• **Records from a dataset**
============

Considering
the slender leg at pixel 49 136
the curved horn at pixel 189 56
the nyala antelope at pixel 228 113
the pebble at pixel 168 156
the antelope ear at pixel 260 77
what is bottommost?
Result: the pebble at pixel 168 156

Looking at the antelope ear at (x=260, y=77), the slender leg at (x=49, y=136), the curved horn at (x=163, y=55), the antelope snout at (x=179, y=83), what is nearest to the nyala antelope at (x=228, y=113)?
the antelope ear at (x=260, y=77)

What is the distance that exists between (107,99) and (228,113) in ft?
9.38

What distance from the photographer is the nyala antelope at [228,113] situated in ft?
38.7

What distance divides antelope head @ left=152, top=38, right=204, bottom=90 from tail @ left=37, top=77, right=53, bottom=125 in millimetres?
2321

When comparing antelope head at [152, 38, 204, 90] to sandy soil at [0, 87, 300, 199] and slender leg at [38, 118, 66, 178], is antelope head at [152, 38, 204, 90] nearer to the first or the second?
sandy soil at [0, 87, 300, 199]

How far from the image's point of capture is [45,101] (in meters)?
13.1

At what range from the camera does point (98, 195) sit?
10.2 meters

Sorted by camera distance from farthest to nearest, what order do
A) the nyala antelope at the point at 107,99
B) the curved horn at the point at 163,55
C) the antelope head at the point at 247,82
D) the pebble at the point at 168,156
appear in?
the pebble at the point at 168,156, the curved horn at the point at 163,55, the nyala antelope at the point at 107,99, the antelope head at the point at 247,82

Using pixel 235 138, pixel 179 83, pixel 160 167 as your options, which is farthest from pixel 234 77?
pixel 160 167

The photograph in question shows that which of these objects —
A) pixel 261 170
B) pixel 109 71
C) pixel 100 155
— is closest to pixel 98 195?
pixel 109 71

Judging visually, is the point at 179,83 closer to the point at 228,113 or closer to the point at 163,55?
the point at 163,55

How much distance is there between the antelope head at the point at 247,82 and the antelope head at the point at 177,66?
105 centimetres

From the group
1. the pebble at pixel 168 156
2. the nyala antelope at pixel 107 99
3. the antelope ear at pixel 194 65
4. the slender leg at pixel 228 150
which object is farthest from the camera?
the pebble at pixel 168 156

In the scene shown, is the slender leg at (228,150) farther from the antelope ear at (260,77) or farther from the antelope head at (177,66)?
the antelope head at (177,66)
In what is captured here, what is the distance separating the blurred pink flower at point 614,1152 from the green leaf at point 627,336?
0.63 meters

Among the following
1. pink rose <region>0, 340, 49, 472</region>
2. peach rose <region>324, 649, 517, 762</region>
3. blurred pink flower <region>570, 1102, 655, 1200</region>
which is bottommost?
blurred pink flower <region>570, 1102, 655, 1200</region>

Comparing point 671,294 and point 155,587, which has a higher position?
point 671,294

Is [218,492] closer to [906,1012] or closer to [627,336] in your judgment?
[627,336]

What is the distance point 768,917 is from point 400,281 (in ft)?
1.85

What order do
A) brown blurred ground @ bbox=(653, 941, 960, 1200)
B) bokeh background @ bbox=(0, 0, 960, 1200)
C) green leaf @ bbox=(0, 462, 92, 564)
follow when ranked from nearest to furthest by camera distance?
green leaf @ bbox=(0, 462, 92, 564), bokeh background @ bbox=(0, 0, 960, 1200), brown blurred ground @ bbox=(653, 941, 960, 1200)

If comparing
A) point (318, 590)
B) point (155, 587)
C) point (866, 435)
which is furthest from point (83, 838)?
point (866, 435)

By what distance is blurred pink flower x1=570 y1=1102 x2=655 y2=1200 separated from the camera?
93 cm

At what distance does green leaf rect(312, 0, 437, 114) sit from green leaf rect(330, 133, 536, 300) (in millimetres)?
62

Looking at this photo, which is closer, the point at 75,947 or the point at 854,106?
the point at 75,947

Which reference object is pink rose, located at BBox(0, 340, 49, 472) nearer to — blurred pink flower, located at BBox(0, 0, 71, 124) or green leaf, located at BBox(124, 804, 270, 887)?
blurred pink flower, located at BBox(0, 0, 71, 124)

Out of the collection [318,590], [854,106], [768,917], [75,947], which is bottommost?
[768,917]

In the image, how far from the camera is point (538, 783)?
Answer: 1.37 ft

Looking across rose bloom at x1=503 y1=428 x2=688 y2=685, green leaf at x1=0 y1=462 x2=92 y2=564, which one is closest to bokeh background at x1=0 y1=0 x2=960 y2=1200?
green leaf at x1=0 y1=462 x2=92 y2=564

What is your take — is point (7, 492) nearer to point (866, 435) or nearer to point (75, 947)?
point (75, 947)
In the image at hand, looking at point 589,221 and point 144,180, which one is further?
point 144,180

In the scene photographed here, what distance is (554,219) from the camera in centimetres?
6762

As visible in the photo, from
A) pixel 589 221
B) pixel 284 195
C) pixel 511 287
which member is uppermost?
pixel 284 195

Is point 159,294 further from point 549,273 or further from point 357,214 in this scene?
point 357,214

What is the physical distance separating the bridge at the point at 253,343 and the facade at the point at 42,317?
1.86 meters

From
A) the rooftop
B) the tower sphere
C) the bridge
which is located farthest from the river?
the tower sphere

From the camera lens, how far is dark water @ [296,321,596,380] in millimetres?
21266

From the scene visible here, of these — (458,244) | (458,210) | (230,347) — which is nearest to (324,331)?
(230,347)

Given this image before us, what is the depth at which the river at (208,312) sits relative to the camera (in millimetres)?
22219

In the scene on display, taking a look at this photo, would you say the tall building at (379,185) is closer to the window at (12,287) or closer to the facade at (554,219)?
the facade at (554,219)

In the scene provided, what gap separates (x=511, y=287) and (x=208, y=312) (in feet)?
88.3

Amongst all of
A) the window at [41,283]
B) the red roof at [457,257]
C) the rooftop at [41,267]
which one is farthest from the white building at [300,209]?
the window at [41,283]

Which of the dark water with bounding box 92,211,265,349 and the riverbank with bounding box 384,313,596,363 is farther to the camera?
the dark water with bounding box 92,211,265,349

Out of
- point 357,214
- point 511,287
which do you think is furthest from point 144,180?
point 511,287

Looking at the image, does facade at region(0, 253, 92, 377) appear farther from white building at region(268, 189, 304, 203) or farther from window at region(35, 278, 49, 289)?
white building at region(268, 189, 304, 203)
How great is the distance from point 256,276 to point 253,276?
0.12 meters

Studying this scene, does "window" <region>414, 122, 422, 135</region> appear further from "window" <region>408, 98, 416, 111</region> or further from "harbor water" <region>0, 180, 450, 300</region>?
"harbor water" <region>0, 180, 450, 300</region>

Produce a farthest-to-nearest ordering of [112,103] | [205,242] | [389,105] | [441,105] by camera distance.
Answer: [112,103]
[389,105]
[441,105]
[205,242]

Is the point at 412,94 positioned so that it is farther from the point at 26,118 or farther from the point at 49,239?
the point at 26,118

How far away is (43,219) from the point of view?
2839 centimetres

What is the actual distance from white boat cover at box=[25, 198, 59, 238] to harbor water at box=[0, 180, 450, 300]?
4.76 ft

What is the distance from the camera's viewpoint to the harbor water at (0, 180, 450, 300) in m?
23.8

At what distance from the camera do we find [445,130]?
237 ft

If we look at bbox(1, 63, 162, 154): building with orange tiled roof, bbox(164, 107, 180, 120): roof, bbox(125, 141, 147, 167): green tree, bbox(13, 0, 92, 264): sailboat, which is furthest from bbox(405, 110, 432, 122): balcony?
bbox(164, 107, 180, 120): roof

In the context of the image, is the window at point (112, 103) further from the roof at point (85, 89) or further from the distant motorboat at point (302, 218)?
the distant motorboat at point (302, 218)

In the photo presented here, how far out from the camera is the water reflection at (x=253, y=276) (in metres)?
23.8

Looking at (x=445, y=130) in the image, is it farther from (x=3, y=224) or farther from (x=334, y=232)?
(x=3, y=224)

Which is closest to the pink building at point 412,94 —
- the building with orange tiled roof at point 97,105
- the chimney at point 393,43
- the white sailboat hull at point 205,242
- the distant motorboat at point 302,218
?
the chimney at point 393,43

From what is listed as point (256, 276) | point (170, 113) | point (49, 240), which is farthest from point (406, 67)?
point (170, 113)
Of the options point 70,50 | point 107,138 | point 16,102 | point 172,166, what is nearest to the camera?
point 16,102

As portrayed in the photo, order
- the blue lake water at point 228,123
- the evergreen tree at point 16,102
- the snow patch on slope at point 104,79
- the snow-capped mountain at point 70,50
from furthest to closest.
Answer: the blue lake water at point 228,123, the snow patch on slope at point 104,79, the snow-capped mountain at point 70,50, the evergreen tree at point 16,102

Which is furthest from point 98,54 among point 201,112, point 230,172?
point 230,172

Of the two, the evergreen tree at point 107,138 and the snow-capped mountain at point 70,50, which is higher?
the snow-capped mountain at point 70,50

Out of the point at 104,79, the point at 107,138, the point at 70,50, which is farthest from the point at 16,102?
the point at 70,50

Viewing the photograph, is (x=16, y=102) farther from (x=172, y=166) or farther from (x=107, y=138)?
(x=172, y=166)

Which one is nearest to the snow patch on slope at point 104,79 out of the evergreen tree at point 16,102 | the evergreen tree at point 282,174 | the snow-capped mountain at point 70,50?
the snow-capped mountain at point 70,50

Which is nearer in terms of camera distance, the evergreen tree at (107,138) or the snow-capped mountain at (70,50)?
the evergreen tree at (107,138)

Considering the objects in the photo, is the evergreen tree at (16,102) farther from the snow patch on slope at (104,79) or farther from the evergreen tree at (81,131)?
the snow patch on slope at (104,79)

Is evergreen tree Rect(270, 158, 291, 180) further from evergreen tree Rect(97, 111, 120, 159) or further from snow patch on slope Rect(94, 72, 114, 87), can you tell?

============

• **Task objective**
Quote, without any change, each line from the one that contains "Viewing the photograph, is" through the end of the material.

• **Solution to this problem**
Viewing the photograph, is (x=16, y=102) farther from (x=172, y=166) or farther from (x=107, y=138)?
(x=172, y=166)

Which one is nearest to the snow patch on slope at point 104,79 out of the evergreen tree at point 16,102 | the evergreen tree at point 282,174 | the snow-capped mountain at point 70,50?
the snow-capped mountain at point 70,50

Which is nearer in terms of camera distance, the evergreen tree at (107,138) or the snow-capped mountain at (70,50)?
the evergreen tree at (107,138)

Considering the objects in the photo, is the evergreen tree at (16,102) farther from the snow patch on slope at (104,79) or farther from the evergreen tree at (81,131)?
the snow patch on slope at (104,79)

Is evergreen tree Rect(270, 158, 291, 180) further from evergreen tree Rect(97, 111, 120, 159) or further from snow patch on slope Rect(94, 72, 114, 87), can you tell?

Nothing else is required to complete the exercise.